Jim Bratt is away today. We thank Angie Mabry-Nauta for blogging today.

“Dear God?” nine-year-old Sophia petitioned. Her voice was more purposeful last night than it usually is when she says her bedtime prayers.

“Please help the people in Oklahoma,” she continued. “I know that there are seven mothers who are very sad because they lost their children in the tornado. There are also many other mothers who are rejoicing because their children were found alive. Whether the mothers are sad or happy, please be with everyone in [Moore] because everything that they have was destroyed by that huge twister. Please, God. Please be with the people of Oklahoma. Amen.”

She gets to ask one question after we have prayed. Anything she is curious about is fair game. I waited with baited breath.


The theodicy question is coming, I thought. She will ask why God let the tornado come and hurt so many people.

She didn’t. Sophia asked something about our family schedule tomorrow.

My first born didn’t ask why. But the local Christian radio station does — several times a day, as a matter of fact. They recorded a short segment that asks listeners to pray for the people of Moore, a suburb of Oklahoma City, as they work to put their lives back together. “During those times when we just want to know why …” it says, “Pray. Pray for our friends in Oklahoma.”

Whoever wrote the segment was wise not to attempt answering why, almost as wise as my daughter was for not asking in the first place. And yet, it’s unavoidable. We can’t help but ask. When television images show weeping residents, sad, but determined rescue workers, flattened buildings, an influx of American Red Cross volunteers, and rubble as far as the eye can see, how can we not ask why?

Why all the suffering, God?

And the doozie: does God cause the suffering?

The witness of Scripture seems to say that God does. Think the flood, the ten plagues of Egypt, Sodom and Gomorrah, the Assyrian exile of Israel, and the Babylonian exile of Judah, and the visions of John in Revelation.

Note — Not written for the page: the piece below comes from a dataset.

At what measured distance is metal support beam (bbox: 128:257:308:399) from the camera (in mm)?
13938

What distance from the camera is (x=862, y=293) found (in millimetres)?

As a Reformed Christian, Scripture has authority over my life and faith. I struggle with the “why” question as much as anyone else. I also chew on the aforementioned texts for their theological significance, and question the divinely-caused calamity. So God used world events and destruction in the past. I’m not convinced that this necessarily means that God has done it since that time, nor that God continues to do so.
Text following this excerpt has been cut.